Представлявшийся случай пропутешествовать в Мадрид соблазнил меня; я сторговался с погонщиком, сел на одного из мулов, и мы двинулись в Ильескас, где собирались заночевать. Не успели мы выехать из Македы, как погонщик, человек лет тридцати пяти или сорока, во весь голос затянул церковные песнопения. Он начал с молитв, которые каноники поют у заутрени; потом пропел «Верую», как у большой обедни; а затем, перейдя к вечерне, отчитал ее всю до конца, не освободив меня даже от «Magnificat».
Хотя этот дуралей и прожужжал мне уши, я все же не мог удержаться от смеха и даже побуждал его продолжать, когда ему приходилось останавливаться, чтобы перевести дух.

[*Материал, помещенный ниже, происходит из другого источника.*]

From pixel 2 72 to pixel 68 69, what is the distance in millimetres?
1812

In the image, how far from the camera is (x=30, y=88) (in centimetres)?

— Смелее, приятель, — говорил я ему, — продолжайте! Если небо наградило вас здоровенными легкими, то вы даете им недурное применение.
— Да, что верно, то верно! — воскликнул он. — Я, слава богу, не похож на большинство ямщиков, которые не поют ничего, кроме непотребных или нечестивых песен; я даже не распеваю романсов о наших войнах с маврами, ибо вы, конечно, согласитесь, что это вещи хоть и не безобразные, но, по меньшей мере, легкомысленные и недостойные доброго христианина.
— Вы обладаете, — отвечал я ему, — чистотою души, чрезвычайно редкой у погонщиков. При вашей крайней щепетильности в выборе песнопений вы, вероятно, дали и обет целомудрия в отношении постоялых дворов, где имеются молодые служанки.